どんな じっけん?
ものを たてに すぱっと きった「きりくち」のまわりを、かぜが ながれる ようすを みています。
えを うごかして いるのでは ありません。ほんとうに くうきの ながれを けいさんしています
(かくし ボルツマンほう)。だから かたちを かえると、けむりの ながれも すうじも ちゃんと かわります。
2次元だから いいこと
- ながれが まるごと 見える。ほんものの ふうどうでは けむりを ふきこんだ 一部しか 見えませんが、ここでは うずも あつりょくも ぜんぶ 色で 見えます。
- すぐ くらべられる。かぜの はやさを そろえて、くるま と はこ の ていこうを その場で くらべられます。
- とめて じっくり 見られる。「とめる」で うずの かたちを ゆっくり かんさつ できます。
ちゅうい する ところ
- おくゆき が ありません。じっさいの くうきは ものの よこ を すりぬけて にげられますが、
2次元では にげ場が なく、上下にしか まわりこめません。そのため
ていこうは ほんものより 大きめに 出ます。
- 「うえ」から見た ひこうき・つばさ は とくに ちゅうい。
つばさは よこに ひろがった 板です。上から きった 面の まわりを かぜが
ぐるっと まわりこむ ことは、じっさいには ありません。
上から見て 出る「うきあがる ちから」は ほんとうの ようりょく(とぶ ちから)では なく、
よこに おされる ちから です。
ひこうきが とぶ しくみは「よこ」から見た つばさ で しらべて ください。
- 3次元の うずは 出ません。つばさの さきに できる うず(よくたんうず)や、
くるまの うしろの ねじれた うずは 2次元では 生まれません。
ここに 出る うずは、まっすぐ 上下に ならぶ かたち(カルマンうず)に なりやすいです。

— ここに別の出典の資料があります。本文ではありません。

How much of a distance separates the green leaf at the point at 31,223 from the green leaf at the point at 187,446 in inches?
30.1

- じめん が ありません。くるまは くうちゅうに うかんだ じょうたい で けいさんして います。
じっさいの くるまは じめんとの あいだの ながれが 大きく きいて います。
- すうじは 「めやす」 です。ニュートン(N)のような たんいの ある 力では ありません。

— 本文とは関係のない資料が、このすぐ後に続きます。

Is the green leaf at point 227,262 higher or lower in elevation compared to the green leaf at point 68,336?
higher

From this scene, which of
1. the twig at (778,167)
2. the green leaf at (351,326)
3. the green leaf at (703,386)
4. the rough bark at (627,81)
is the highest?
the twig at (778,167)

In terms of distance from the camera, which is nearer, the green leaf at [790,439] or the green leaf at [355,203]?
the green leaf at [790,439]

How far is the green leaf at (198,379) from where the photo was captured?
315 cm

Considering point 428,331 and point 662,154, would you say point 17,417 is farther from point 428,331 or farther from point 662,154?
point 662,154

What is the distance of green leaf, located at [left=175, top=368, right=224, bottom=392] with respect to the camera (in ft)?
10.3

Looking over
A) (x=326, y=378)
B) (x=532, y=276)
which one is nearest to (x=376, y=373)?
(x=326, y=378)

おなじ かぜの はやさで、かたち どうしを くらべる ために つかって ください。
よく あう ところ: ボールの かいてん(マグヌスこうか)や、
まるい ものの うしろに できる うずの ならびかたは、2次元でも じっさいの げんしょうと
よく にた ふるまいを します。カーブや バナナシュートの せつめいには そのまま つかえます。
せんせいへ: 計算は D2Q9 の格子ボルツマン法、力は運動量交換法で求めています。
レイノルズ数は実物よりかなり小さく(計算を安定させるため)、実車の高速走行そのものの再現では
ありません。表示値は約8秒の移動平均で、うずの周期的な変動をならしています。
「よこ」と「うえ」で同じ物体の数値が違うのは、断面の形(前面の高さ)が違うためで、
どちらか一方が正しいという意味ではありません。